(Captioned web image data)
==================================================

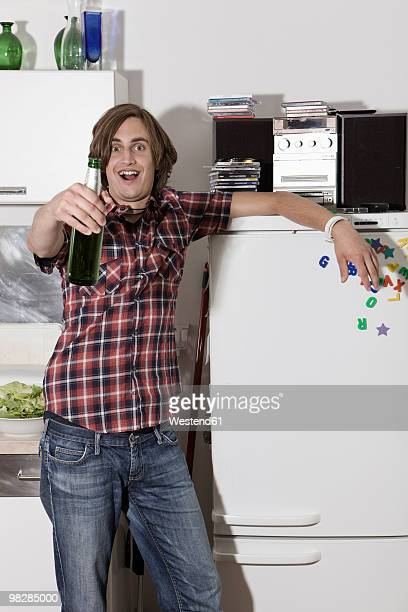 Germany, Berlin, Young man standing by refrigerator holding beer bottle, portrait
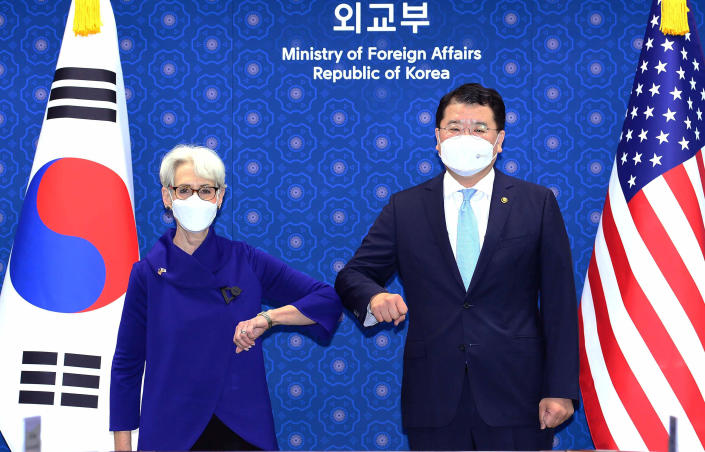 In this photo provided by South Korea Foreign Ministry, U.S. Deputy Secretary of State Wendy Sherman, left, bumps elbows with South Korean First Vice Foreign Minister Choi Jong Kun prior to their meeting at the Foreign Ministry in Seoul, South Korea, Friday, July 23, 2021. Top U.S. and South Korean officials agreed Thursday to try to convince North Korea to return to talks on its nuclear program, which Pyongyang has insisted it won't do in protest of what it calls U.S. hostility. (South Korea Foreign Ministry via AP)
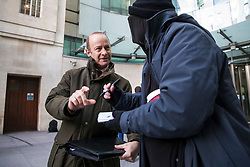 © Licensed to London News Pictures. 11/02/2018. London, UK. UKIP Leader Henry Bolton signs an autograph outside BBC Broadcasting House. Photo credit: Rob Pinney/LNP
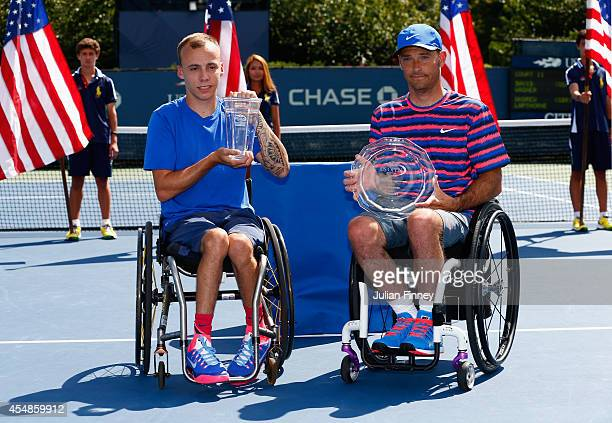 Andy Lapthorne of Great Britain and David Wagner of the United States pose following the men's wheelchair quad singles final on Day fourteen of the...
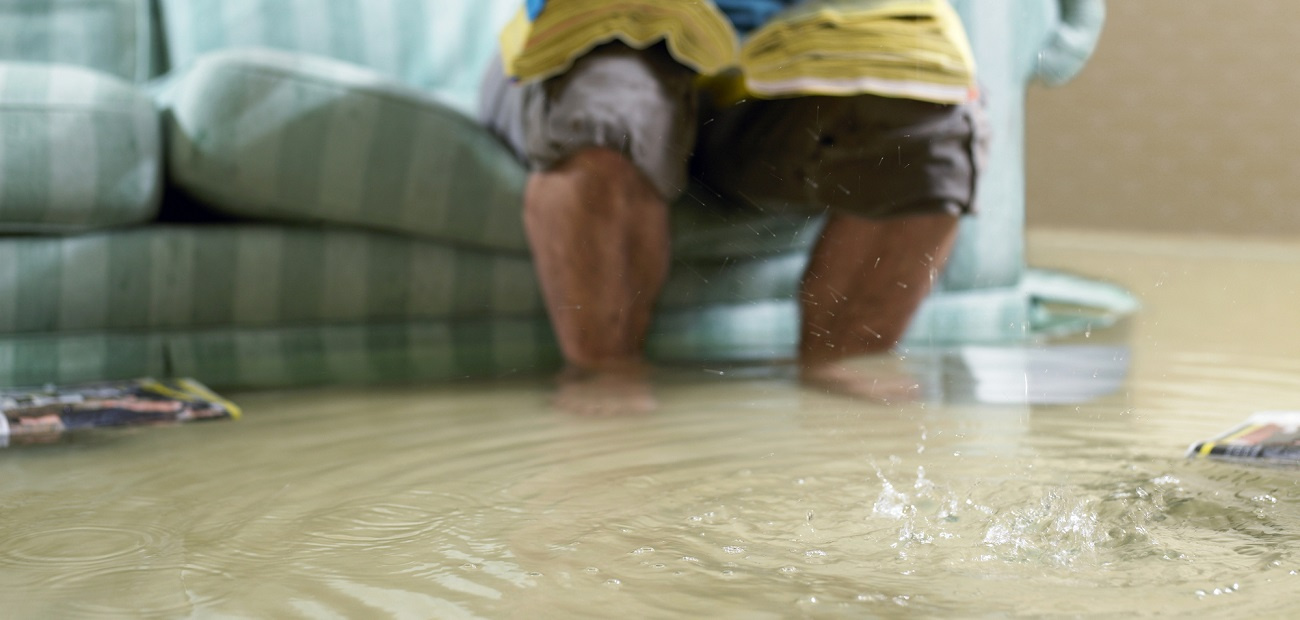 Man sitting on couch in flooded home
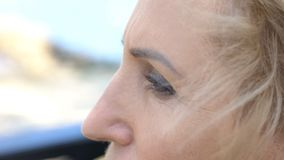 Senior woman thoughtfully looking in distance, face close-up, nostalgic memories royalty free stock image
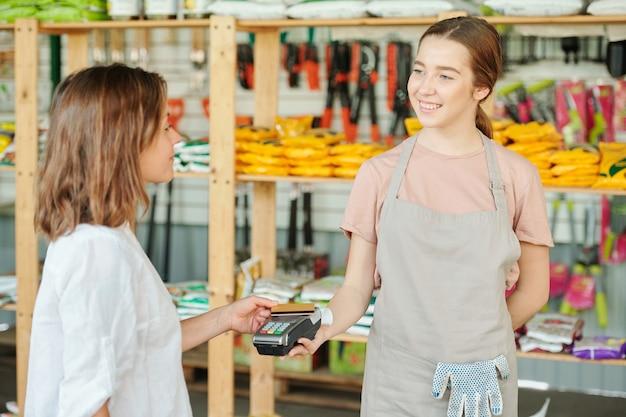 Joven dependienta sonriente en el delantal mirando a la clienta sosteniendo una tarjeta de plástico sobre la pantalla de la terminal de pago mientras compra algo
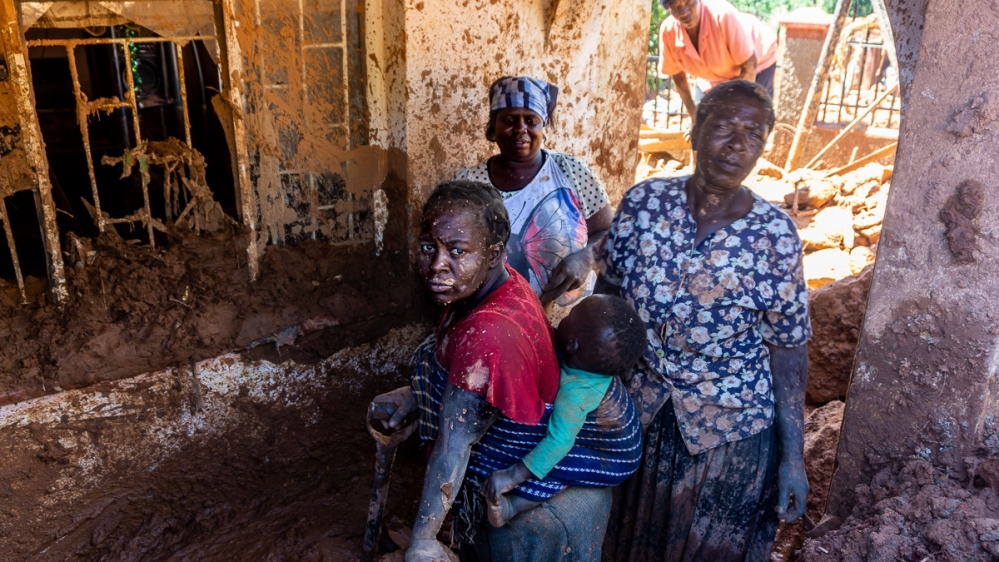 Women in Chimanimani's Ngangu township scoop up mud from their home after mudfalls from Cyclone Idai swept through the hillside neighbourhood. [Tendai Marima/Al Jazeera]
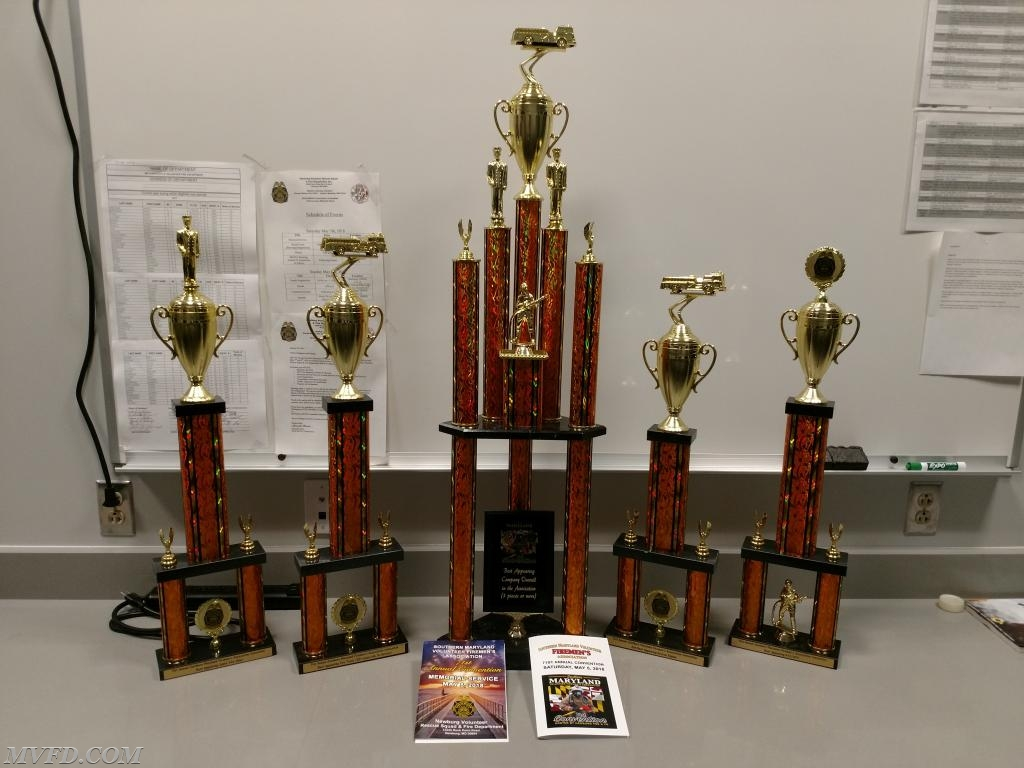 Convention programs with trophies.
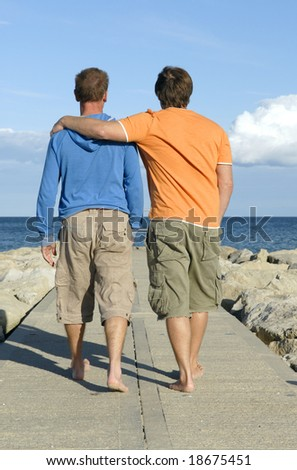 A homosexual couple take a leisurely walk along a beach pathway. - stock photo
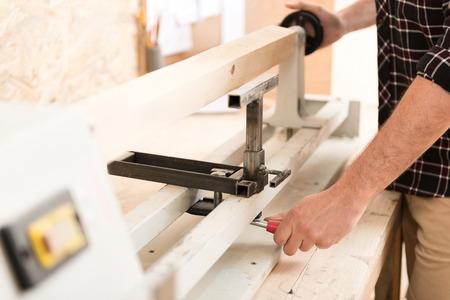 professionally: Carpenter is regulating professionally equipment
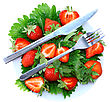Fresh Strawberries With Fork And Knife On Green Foliage . Isolated stock photo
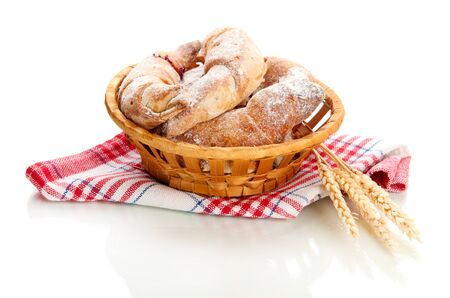 Taste croissants in basket isolated on white  Stock Photo - 18186879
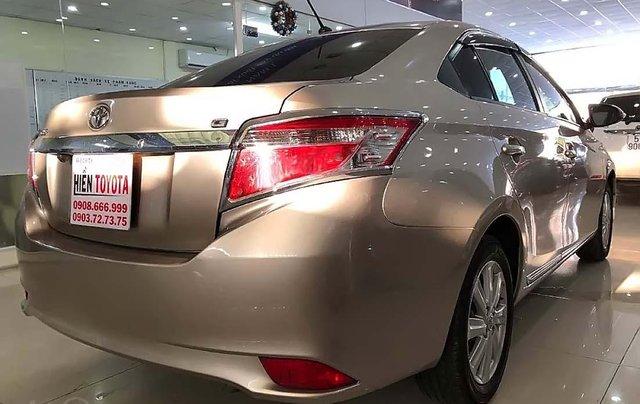 Cần bán xe Toyota Vios 1.5 sản xuất 2014, màu vàng như mới1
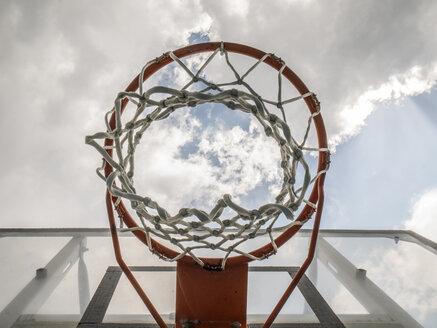Basketball hoop against clouded sky - JMF00419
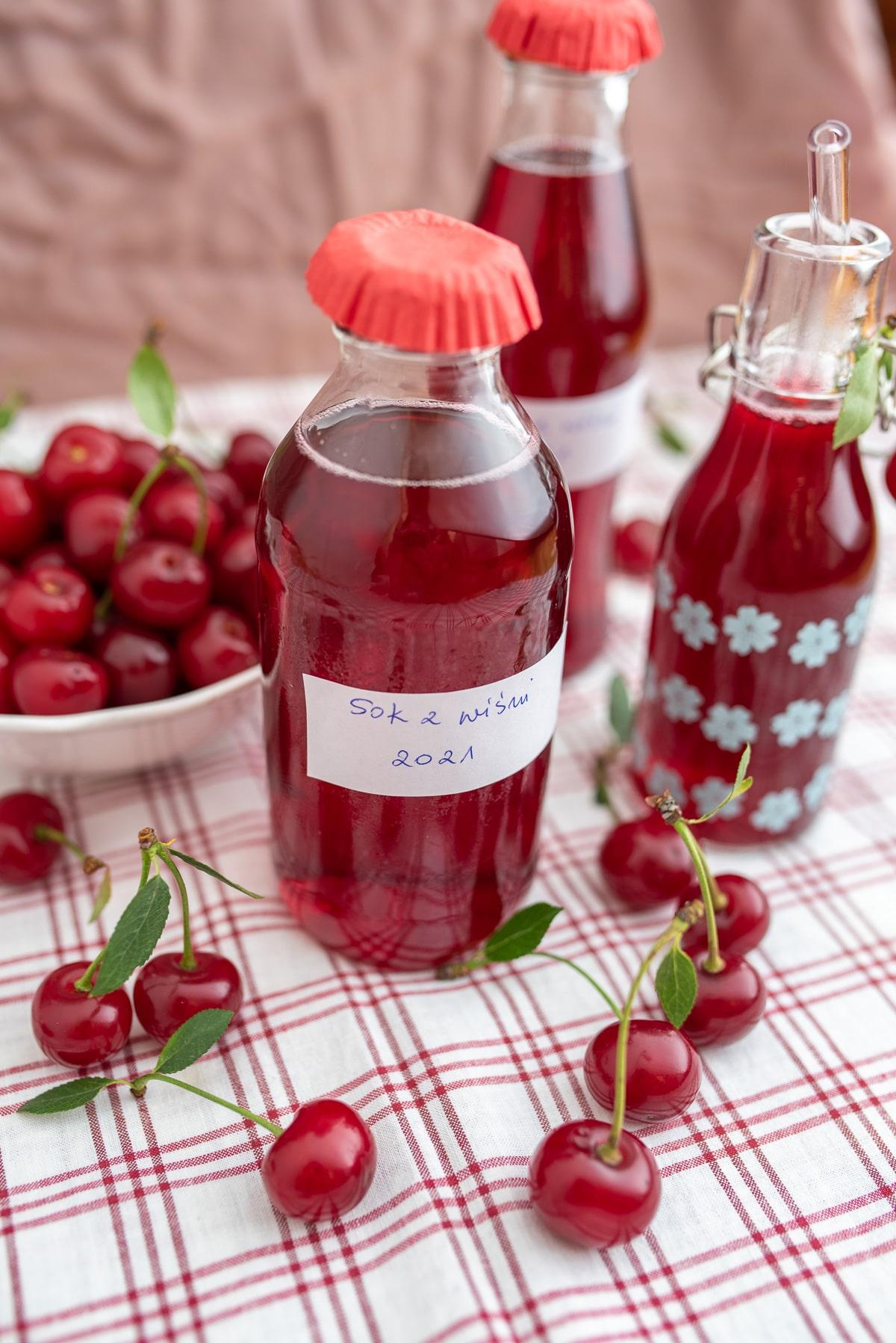 domowy sok z wiśni w butelkach ustawione na białym obrusie w czerwoną kratę
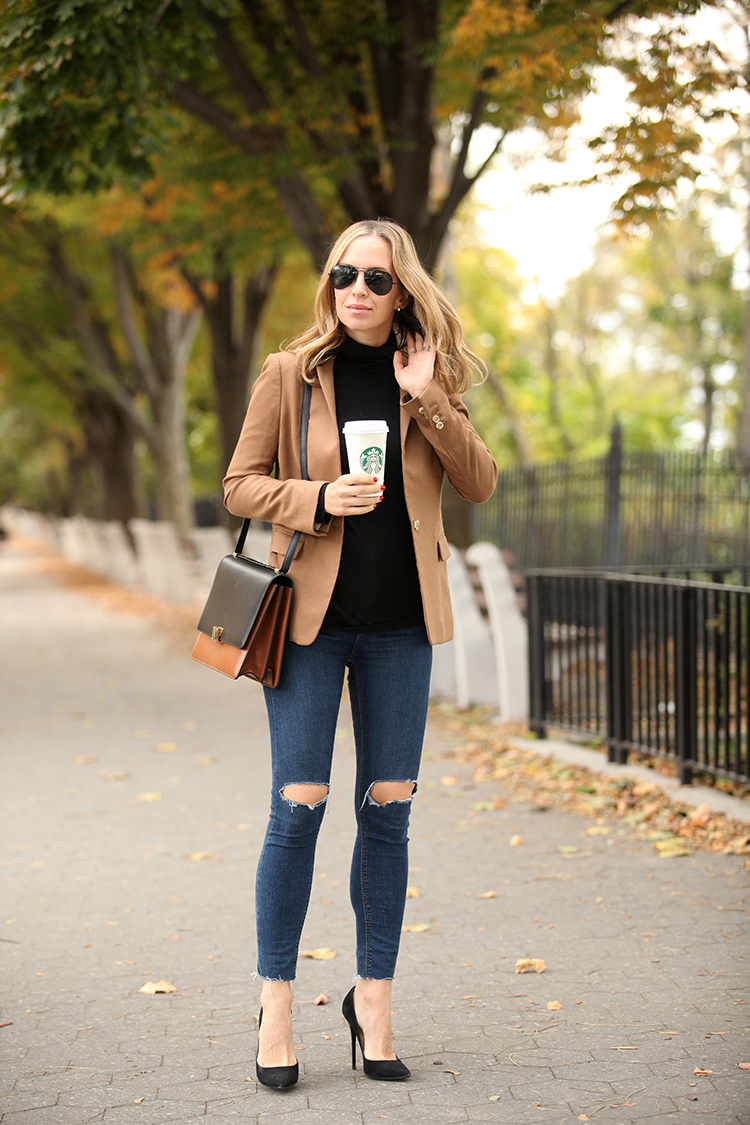 Helena Glazer wears a cute camel blazer over a black turtle neck, all paired with distressed denim jeans. Box Bag: Celine, Blazer: J Crew, Jeans: Topshop, Turtleneck: J Crew, Shoes: Jimmy Choo.
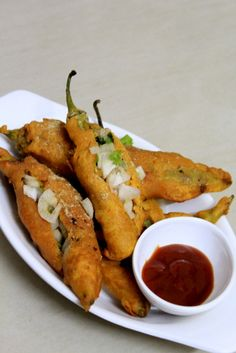 Mirchi bajji is a popular street side snack mostly found in the streets of south india or andhra regions. The mirapakaya bajji is an all time favorite snack Indian Appetizers, Indian Snacks, Indian Food Recipes, Comida India, Snack Recipes, Cooking Recipes, Cooking Tips, Vegan Recipes, Chaat Recipe
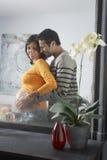 Reflexión de la mujer embarazada de abarcamiento del hombre Foto de archivo libre de regalías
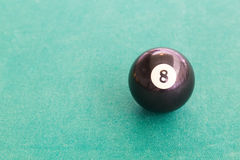 Closeup black snooker billards ball on table with green surface. Closeup on black snooker pool billards ball on table with green surface Stock Images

==================================================

**ASSIGNED TASK**: Write out every record above exactly as it stands, but leave out the pictures.

**EXERCISE SOLUTION**:
 Germany, Berlin, Young man standing by refrigerator holding beer bottle, portrait
 In this photo provided by South Korea Foreign Ministry, U.S. Deputy Secretary of State Wendy Sherman, left, bumps elbows with South Korean First Vice Foreign Minister Choi Jong Kun prior to their meeting at the Foreign Ministry in Seoul, South Korea, Friday, July 23, 2021. Top U.S. and South Korean officials agreed Thursday to try to convince North Korea to return to talks on its nuclear program, which Pyongyang has insisted it won't do in protest of what it calls U.S. hostility. (South Korea Foreign Ministry via AP)
 © Licensed to London News Pictures. 11/02/2018. London, UK. UKIP Leader Henry Bolton signs an autograph outside BBC Broadcasting House. Photo credit: Rob Pinney/LNP
 Andy Lapthorne of Great Britain and David Wagner of the United States pose following the men's wheelchair quad singles final on Day fourteen of the...
 Man sitting on couch in flooded home
 Senior woman thoughtfully looking in distance, face close-up, nostalgic memories royalty free stock image
 Joven dependienta sonriente en el delantal mirando a la clienta sosteniendo una tarjeta de plástico sobre la pantalla de la terminal de pago mientras compra algo
 Women in Chimanimani's Ngangu township scoop up mud from their home after mudfalls from Cyclone Idai swept through the hillside neighbourhood. [Tendai Marima/Al Jazeera]
 Convention programs with trophies.
 A homosexual couple take a leisurely walk along a beach pathway. - stock photo
 professionally: Carpenter is regulating professionally equipment
Fresh Strawberries With Fork And Knife On Green Foliage . Isolated stock photo
 Taste croissants in basket isolated on white  Stock Photo - 18186879
 Cần bán xe Toyota Vios 1.5 sản xuất 2014, màu vàng như mới1
Basketball hoop against clouded sky - JMF00419
 domowy sok z wiśni w butelkach ustawione na białym obrusie w czerwoną kratę
 Helena Glazer wears a cute camel blazer over a black turtle neck, all paired with distressed denim jeans. Box Bag: Celine, Blazer: J Crew, Jeans: Topshop, Turtleneck: J Crew, Shoes: Jimmy Choo.
 Mirchi bajji is a popular street side snack mostly found in the streets of south india or andhra regions. The mirapakaya bajji is an all time favorite snack Indian Appetizers, Indian Snacks, Indian Food Recipes, Comida India, Snack Recipes, Cooking Recipes, Cooking Tips, Vegan Recipes, Chaat Recipe
 Reflexión de la mujer embarazada de abarcamiento del hombre Foto de archivo libre de regalías
 Closeup black snooker billards ball on table with green surface. Closeup on black snooker pool billards ball on table with green surface Stock Images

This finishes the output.